Dataset content
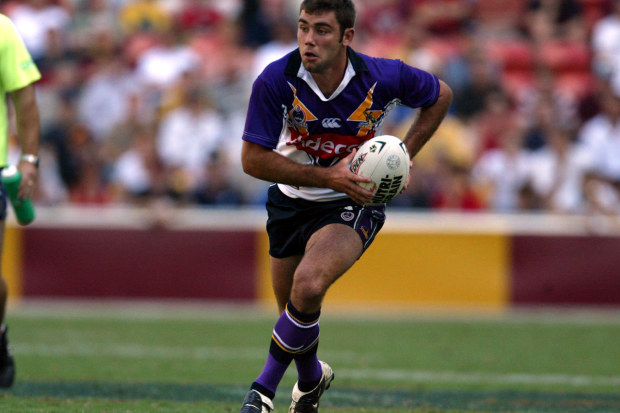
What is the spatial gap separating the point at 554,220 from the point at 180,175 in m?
4.94

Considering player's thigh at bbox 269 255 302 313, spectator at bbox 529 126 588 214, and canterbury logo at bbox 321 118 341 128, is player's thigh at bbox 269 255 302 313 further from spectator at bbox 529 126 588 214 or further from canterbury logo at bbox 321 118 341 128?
spectator at bbox 529 126 588 214

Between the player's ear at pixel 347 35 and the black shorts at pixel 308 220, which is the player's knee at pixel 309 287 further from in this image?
the player's ear at pixel 347 35

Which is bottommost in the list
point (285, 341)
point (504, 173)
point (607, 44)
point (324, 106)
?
point (504, 173)

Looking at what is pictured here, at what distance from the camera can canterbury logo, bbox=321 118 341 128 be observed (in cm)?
543

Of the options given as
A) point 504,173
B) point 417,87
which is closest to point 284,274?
point 417,87

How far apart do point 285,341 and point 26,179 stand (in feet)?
6.55

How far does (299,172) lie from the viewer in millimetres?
5281

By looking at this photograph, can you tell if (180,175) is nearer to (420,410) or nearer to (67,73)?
(67,73)

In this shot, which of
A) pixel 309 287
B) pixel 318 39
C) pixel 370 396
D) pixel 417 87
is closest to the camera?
pixel 309 287

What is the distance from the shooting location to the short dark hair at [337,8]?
527cm

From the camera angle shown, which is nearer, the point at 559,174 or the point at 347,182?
the point at 347,182

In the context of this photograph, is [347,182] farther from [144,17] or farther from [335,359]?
[144,17]

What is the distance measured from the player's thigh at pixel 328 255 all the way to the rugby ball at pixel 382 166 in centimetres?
24

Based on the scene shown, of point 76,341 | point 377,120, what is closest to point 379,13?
point 76,341
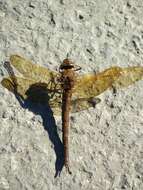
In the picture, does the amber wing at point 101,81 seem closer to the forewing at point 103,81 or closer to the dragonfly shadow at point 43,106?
the forewing at point 103,81

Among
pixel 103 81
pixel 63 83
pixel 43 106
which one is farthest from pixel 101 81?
pixel 43 106

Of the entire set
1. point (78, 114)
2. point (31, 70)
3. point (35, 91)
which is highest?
point (31, 70)

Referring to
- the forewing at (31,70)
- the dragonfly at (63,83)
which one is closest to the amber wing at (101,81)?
the dragonfly at (63,83)

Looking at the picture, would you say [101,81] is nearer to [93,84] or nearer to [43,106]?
[93,84]

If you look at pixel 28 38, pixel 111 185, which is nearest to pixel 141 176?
pixel 111 185

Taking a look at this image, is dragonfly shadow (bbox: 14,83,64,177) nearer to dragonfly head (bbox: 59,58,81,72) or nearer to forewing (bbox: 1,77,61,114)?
forewing (bbox: 1,77,61,114)

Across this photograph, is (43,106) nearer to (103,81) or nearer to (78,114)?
(78,114)

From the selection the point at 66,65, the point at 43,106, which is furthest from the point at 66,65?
the point at 43,106

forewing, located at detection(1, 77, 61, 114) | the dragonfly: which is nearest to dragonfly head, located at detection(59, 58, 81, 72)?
the dragonfly

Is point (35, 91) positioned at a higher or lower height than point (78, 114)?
higher
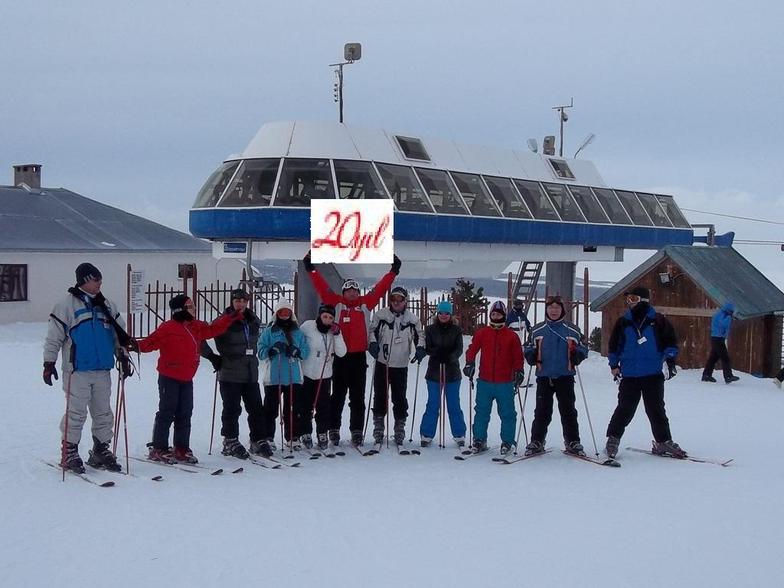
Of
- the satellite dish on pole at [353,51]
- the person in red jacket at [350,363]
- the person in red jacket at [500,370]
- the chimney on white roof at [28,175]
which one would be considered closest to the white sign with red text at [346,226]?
the satellite dish on pole at [353,51]

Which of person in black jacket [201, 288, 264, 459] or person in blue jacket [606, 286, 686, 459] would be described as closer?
person in black jacket [201, 288, 264, 459]

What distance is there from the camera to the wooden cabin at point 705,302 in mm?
17734

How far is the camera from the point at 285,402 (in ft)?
29.3

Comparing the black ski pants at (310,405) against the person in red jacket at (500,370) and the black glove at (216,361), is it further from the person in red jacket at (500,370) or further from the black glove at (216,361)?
the person in red jacket at (500,370)

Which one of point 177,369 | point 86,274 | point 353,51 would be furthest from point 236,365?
point 353,51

Problem requirements
Update all the records above, changing each "player's thigh" to "player's leg" and leaving everything else as it is. Omit the pictures from your answer.

Response below
What is the spatial gap separating the point at 554,220 from the point at 180,175 in m?
4.94

Considering player's leg at bbox 269 255 302 313, spectator at bbox 529 126 588 214, and canterbury logo at bbox 321 118 341 128, is player's leg at bbox 269 255 302 313 further from spectator at bbox 529 126 588 214 or further from canterbury logo at bbox 321 118 341 128?
spectator at bbox 529 126 588 214

Between the player's ear at pixel 347 35 and the black shorts at pixel 308 220, which is the player's knee at pixel 309 287 further from in this image?
the player's ear at pixel 347 35

Which is bottommost in the list
point (285, 341)
point (504, 173)
point (607, 44)
point (324, 106)
?
point (504, 173)

Looking at what is pictured here, at what distance from the camera can canterbury logo, bbox=321 118 341 128 be observed (in cm)?
543

Of the options given as
A) point 504,173
B) point 417,87
which is closest to point 284,274?
point 417,87

How far apart do point 285,341 and point 26,179 stand (in feet)?
6.55

How far does (299,172) lie from the viewer in millimetres?
5281

By looking at this photograph, can you tell if (180,175) is nearer to (420,410) or nearer to (67,73)?
(67,73)

In this shot, which of
A) pixel 309 287
B) pixel 318 39
C) pixel 370 396
D) pixel 417 87
is closest to the camera?
pixel 309 287

What is the distance from the shooting location to the short dark hair at [337,8]?
527cm

From the camera angle shown, which is nearer, the point at 559,174 or the point at 347,182?
the point at 347,182

In the context of this photograph, is [347,182] farther from [144,17] or farther from [335,359]?
[144,17]

What is the distance measured from the player's leg at pixel 328 255 all the way to the rugby ball at pixel 382 166 in centimetres?
24

Based on the scene shown, of point 76,341 | point 377,120, what is closest to point 379,13?
point 76,341
In the picture, does the amber wing at point 101,81 seem closer to the forewing at point 103,81 or closer to the dragonfly shadow at point 43,106?
the forewing at point 103,81

Among
pixel 103 81
pixel 63 83
pixel 43 106
which one is farthest from pixel 101 81?
pixel 43 106

Of the entire set
1. point (78, 114)
2. point (31, 70)
3. point (35, 91)
which is highest?
point (31, 70)

Referring to
- the forewing at (31,70)
- the dragonfly at (63,83)
which one is closest to the amber wing at (101,81)?
the dragonfly at (63,83)

Looking at the picture, would you say [101,81] is nearer to [93,84] or nearer to [43,106]?
[93,84]

If you look at pixel 28 38, pixel 111 185, which is nearest to pixel 141 176?
pixel 111 185

Taking a look at this image, is dragonfly shadow (bbox: 14,83,64,177) nearer to dragonfly head (bbox: 59,58,81,72) or nearer to forewing (bbox: 1,77,61,114)?
forewing (bbox: 1,77,61,114)

Across this photograph, is (43,106) nearer to (103,81) or nearer to (78,114)?
(78,114)

From the selection the point at 66,65, the point at 43,106, which is furthest from the point at 66,65?
the point at 43,106

forewing, located at detection(1, 77, 61, 114) | the dragonfly: which is nearest to dragonfly head, located at detection(59, 58, 81, 72)?
the dragonfly

Is point (35, 91) positioned at a higher or lower height than point (78, 114)?
higher
Of
- the satellite dish on pole at [353,51]
- the person in red jacket at [350,363]
- the person in red jacket at [500,370]
- the chimney on white roof at [28,175]
which one would be considered closest to the white sign with red text at [346,226]?
the satellite dish on pole at [353,51]

Which of person in black jacket [201, 288, 264, 459] or person in blue jacket [606, 286, 686, 459] would be described as closer?
person in black jacket [201, 288, 264, 459]

What distance is there from the camera to the wooden cabin at point 705,302 in mm?
17734

How far is the camera from the point at 285,402 (in ft)?
29.3

Comparing the black ski pants at (310,405) against the person in red jacket at (500,370) and the black glove at (216,361), is it further from the person in red jacket at (500,370) or further from the black glove at (216,361)?
the person in red jacket at (500,370)

Which one of point 177,369 | point 86,274 | point 353,51 would be furthest from point 236,365?
point 353,51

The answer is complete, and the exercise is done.